O delegado Wagner Pinto, chefe da Divisão de Crimes contra a Vida (DCcV), que concentra as delegacias de homicídio de BH, não tem conhecimento do índice de inquéritos relatados entre os 782 assassinatos registrados na cidade, no ano passado. Segundo ele, o levantamento será concluído até 31 de março. Mas a expectativa é a de que seja semelhante ao de 2010. Embora não tenha apresentado dados absolutos, o policial afirma que 30% dos 641 inquéritos abertos naquele ano foram relatados.
Segundo Wagner Pinto, se considerados os inquéritos de homicídios com autoria definida, mas que continuam tramitando nas delegacias, para que novas provas sejam colhidas, o índice de elucidação, em 2010, sobe para 60%. “São casos em que ainda precisamos ouvir testemunhas, estamos aguardando laudo de local, de necropsia e necessitamos pedir eventual interceptação telefônica”.
O secretário de Estado Extraordinário de Ações Estratégicas do Espírito Santo, André Garcia, afirma que o índice de inquéritos encaminhados à Justiça se manteve em 60% em 2010 e 2011, quando foram registrados, respectivamente, 147 e 127 assassinatos em Vitória. “Adotamos o programa Estado Presente, que entre suas ações inclui a identificação de homicidas. O mapeamento que fizemos mostrou que 30 aglomerados concentram 51% dos assassinados ocorridos no Espírito Santo”.

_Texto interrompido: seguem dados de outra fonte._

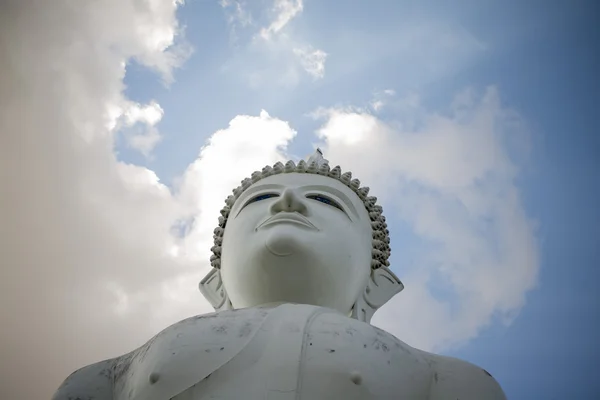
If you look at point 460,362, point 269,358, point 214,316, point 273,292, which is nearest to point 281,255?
point 273,292

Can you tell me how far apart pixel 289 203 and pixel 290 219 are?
189mm

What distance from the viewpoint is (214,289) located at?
262 inches

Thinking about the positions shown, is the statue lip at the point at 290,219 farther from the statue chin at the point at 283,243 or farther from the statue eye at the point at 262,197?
the statue eye at the point at 262,197

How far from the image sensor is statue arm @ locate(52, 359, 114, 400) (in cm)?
446

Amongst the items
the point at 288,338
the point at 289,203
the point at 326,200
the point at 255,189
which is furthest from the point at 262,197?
the point at 288,338

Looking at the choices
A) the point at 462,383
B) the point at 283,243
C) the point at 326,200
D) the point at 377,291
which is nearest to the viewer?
the point at 462,383

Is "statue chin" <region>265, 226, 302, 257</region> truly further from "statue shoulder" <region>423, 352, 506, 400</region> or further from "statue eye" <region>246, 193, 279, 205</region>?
"statue shoulder" <region>423, 352, 506, 400</region>

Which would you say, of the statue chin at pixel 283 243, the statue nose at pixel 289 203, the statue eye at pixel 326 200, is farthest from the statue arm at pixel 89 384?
the statue eye at pixel 326 200

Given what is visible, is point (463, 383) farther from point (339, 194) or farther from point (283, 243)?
point (339, 194)

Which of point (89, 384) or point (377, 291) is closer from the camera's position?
point (89, 384)

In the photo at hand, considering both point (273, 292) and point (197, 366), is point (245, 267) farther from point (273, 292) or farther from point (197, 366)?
point (197, 366)

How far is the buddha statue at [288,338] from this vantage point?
157 inches

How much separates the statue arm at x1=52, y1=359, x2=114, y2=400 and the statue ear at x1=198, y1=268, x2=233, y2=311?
1.87 metres

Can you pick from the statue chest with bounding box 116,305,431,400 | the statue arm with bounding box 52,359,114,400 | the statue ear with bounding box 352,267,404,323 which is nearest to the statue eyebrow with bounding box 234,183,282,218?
the statue ear with bounding box 352,267,404,323
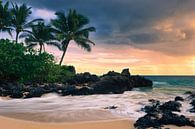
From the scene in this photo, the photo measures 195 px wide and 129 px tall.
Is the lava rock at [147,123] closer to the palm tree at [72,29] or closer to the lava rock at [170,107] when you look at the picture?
the lava rock at [170,107]

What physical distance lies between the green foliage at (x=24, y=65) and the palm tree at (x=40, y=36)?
9.58m

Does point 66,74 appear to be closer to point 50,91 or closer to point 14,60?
point 14,60

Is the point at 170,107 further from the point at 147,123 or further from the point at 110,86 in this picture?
the point at 110,86

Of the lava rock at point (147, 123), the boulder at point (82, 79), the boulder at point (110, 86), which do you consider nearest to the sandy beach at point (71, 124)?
the lava rock at point (147, 123)

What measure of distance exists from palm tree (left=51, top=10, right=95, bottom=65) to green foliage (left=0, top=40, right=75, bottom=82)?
7046 mm

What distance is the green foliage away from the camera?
30016 mm

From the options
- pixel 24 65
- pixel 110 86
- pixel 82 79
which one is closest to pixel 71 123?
pixel 110 86

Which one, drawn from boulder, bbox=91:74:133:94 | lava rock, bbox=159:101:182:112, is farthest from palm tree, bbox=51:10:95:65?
lava rock, bbox=159:101:182:112

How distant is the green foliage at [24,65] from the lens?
30.0 metres

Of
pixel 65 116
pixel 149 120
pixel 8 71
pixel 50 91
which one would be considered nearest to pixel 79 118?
pixel 65 116

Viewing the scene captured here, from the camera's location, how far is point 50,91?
2095 cm

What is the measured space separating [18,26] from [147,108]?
3465 cm

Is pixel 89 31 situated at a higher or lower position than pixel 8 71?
higher

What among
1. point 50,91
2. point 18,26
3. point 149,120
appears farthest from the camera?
point 18,26
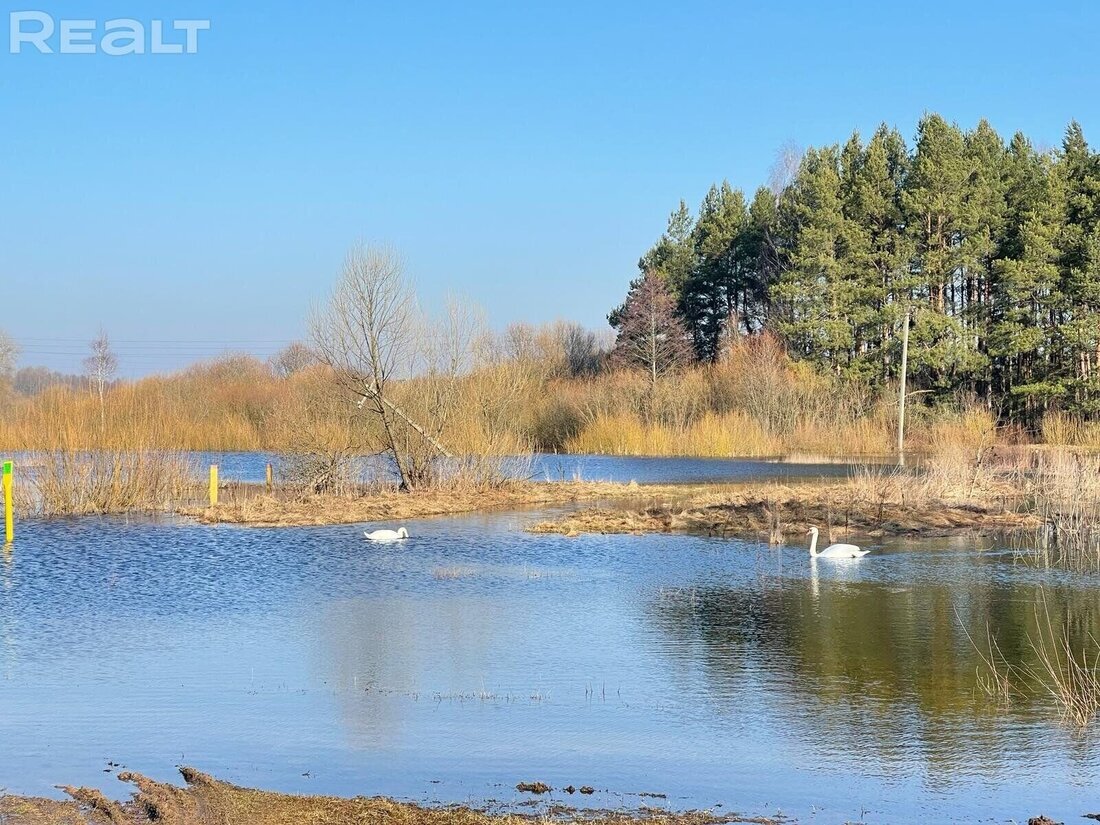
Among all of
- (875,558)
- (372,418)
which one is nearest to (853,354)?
(372,418)

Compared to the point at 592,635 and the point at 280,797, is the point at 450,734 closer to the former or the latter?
the point at 280,797

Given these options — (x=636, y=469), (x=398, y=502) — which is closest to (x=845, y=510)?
(x=398, y=502)

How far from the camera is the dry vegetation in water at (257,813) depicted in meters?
6.21

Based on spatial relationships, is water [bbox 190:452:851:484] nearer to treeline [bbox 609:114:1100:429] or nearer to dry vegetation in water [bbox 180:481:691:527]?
dry vegetation in water [bbox 180:481:691:527]

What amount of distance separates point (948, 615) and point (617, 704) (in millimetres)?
5371

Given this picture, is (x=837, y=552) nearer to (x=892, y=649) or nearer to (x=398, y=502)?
(x=892, y=649)

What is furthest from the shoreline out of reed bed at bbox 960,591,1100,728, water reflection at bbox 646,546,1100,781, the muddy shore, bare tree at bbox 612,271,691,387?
bare tree at bbox 612,271,691,387

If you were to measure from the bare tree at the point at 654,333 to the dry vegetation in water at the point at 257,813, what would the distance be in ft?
169

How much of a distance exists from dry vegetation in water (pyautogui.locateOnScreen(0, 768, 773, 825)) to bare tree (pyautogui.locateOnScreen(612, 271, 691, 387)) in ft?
169

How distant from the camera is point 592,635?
12.0m

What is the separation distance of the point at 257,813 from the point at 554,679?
4147 mm

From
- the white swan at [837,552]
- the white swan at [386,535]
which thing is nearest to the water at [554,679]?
the white swan at [837,552]

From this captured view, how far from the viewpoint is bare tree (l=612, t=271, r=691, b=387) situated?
193 ft

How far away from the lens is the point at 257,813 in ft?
20.7
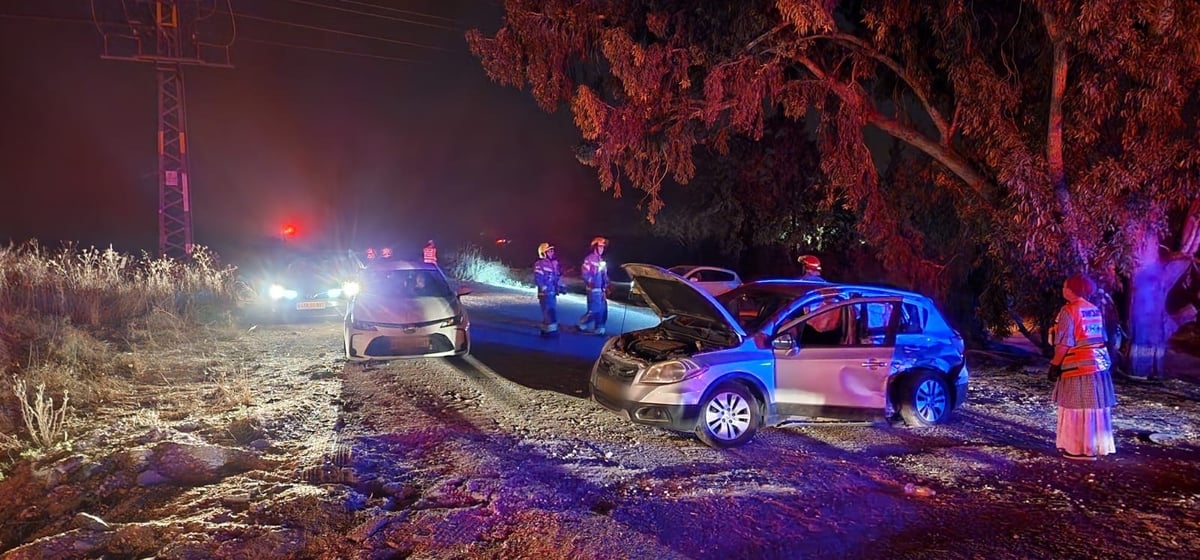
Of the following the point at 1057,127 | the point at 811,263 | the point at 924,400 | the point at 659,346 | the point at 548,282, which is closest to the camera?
the point at 659,346

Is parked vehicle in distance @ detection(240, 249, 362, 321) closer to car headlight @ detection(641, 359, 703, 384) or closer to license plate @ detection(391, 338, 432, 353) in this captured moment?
license plate @ detection(391, 338, 432, 353)

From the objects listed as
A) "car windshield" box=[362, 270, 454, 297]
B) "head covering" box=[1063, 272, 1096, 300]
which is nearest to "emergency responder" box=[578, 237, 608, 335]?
"car windshield" box=[362, 270, 454, 297]

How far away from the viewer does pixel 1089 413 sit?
6.09m

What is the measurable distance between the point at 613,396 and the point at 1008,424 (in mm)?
4120

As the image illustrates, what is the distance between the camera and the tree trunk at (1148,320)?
9.55 metres

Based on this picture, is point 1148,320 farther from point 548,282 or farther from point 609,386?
point 548,282

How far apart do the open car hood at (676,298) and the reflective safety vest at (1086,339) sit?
107 inches

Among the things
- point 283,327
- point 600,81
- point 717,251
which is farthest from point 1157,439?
point 717,251

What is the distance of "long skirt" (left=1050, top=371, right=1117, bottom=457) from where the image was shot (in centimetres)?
607

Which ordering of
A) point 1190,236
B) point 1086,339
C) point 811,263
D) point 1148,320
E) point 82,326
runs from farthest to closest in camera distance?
point 82,326, point 811,263, point 1148,320, point 1190,236, point 1086,339

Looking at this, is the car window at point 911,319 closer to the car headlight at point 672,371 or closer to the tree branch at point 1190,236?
the car headlight at point 672,371

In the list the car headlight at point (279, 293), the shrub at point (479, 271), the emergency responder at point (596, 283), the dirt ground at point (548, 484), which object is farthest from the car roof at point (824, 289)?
the shrub at point (479, 271)

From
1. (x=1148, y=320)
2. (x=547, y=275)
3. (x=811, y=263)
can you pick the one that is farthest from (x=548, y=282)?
(x=1148, y=320)

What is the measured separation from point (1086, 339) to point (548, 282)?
26.2ft
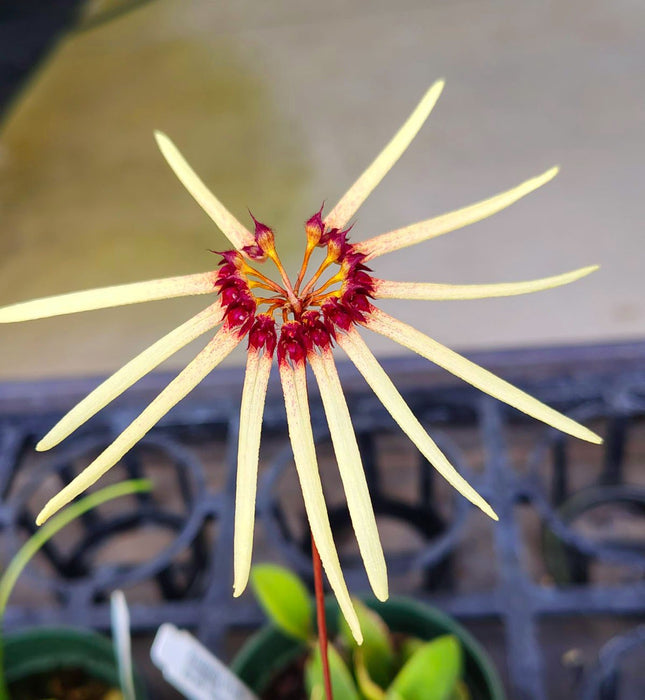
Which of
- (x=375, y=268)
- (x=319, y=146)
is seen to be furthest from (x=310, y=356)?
(x=319, y=146)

A Secretaria de Segurança Pública de São Paulo também não concluiu o levantamento do índice de inquéritos relatados entre os 1.023 homicídios registrados na capital paulista no ano passado. A expectativa é a de que seja superior aos 60% encaminhados à Justiça em 2010, quando houve 1.196 assassinatos na cidade.
A Polícia Civil do Rio de Janeiro não informou os dados. Em entrevista concedida a uma emissora de televisão, em dezembro do ano passado, o secretário de Segurança Pública do Estado, José Mariano Beltrame, disse que o índice de conclusão na capital fluminense é de 15%.
O sociólogo Julio Jacobo Waiselfisz, diretor de Pesquisas do Instituto Sangari, afirma que em apenas 8% dos inquéritos de homicídios relatados no país o acusado pelo crime é condenado. O instituto coordena, desde 1998, o Mapa da Violência –conjunto de dados sobre criminalidade divulgado todos os anos pelo Ministério da Justiça, em parceria com a entidade.
“A conclusão do inquérito policial não significa que o autor será efetivamente considerado culpado. Há vários filtros entre o boletim de ocorrência e a Justiça. O Ministério Público, por exemplo, pode arquivar o processo por entender que não há provas, da mesma forma que os magistrados”.